Text excerpt
┏━━
Considering cities.csv, in this case we want to know what's the second city by size of each country, without knowing the dimension of our database and the number of countries. We want a data frame with these cities as final output.
rank_by_country <- function(data,column,rank){
## We save the levels of column 2, the countries' names, in the countries vector
countries <- levels(data[,2])
## We generate an empty vector that we will fill later, row by row, to generate our final output
output <- vector()
## For loop to get the right data on each city. length(countries) is the number of different countries in our
## database. In our case we have 3 countries: China, UK, USA.
for (i in 1:length(countries)) {
## countrydata subsets data by the considered country
countrydata <- data [grep(countries[i],data$countries),]
orderdata <- countrydata[order(decreasing = TRUE, countrydata[,column]),]
## append() adds elements at the end of a vector. We want to add the name of the city [rank,1],
## the areakm2 [rank,2] and the populationk [rank,3]. We don't add the name of the countries, because it
## will be the label of the rows.
┗━━
Stored data
┏━━
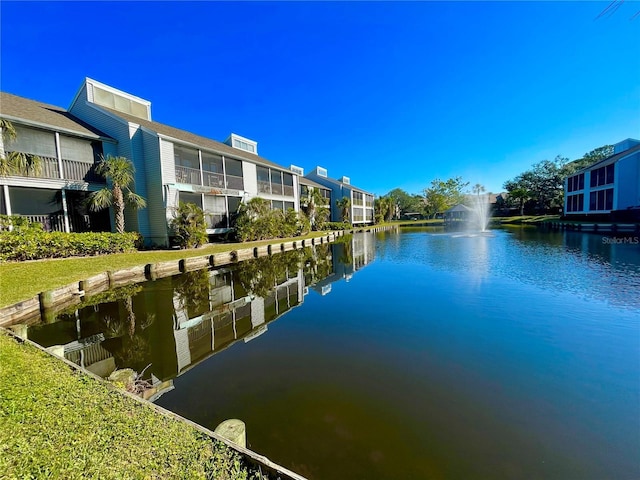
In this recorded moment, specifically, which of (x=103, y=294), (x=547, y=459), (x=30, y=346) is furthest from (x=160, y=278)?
┗━━
Short exercise
Revise the part of the city-ranking code that opens with the words containing "for (i in 1:length(countries))" and closes with "of the rows.", putting "subsetdata" wherever "countrydata" appears. The data has no connection to the city-ranking code.

The reply
for (i in 1:length(countries)) {
## subsetdata subsets data by the considered country
subsetdata <- data [grep(countries[i],data$countries),]
orderdata <- subsetdata[order(decreasing = TRUE, subsetdata[,column]),]
## append() adds elements at the end of a vector. We want to add the name of the city [rank,1],
## the areakm2 [rank,2] and the populationk [rank,3]. We don't add the name of the countries, because it
## will be the label of the rows.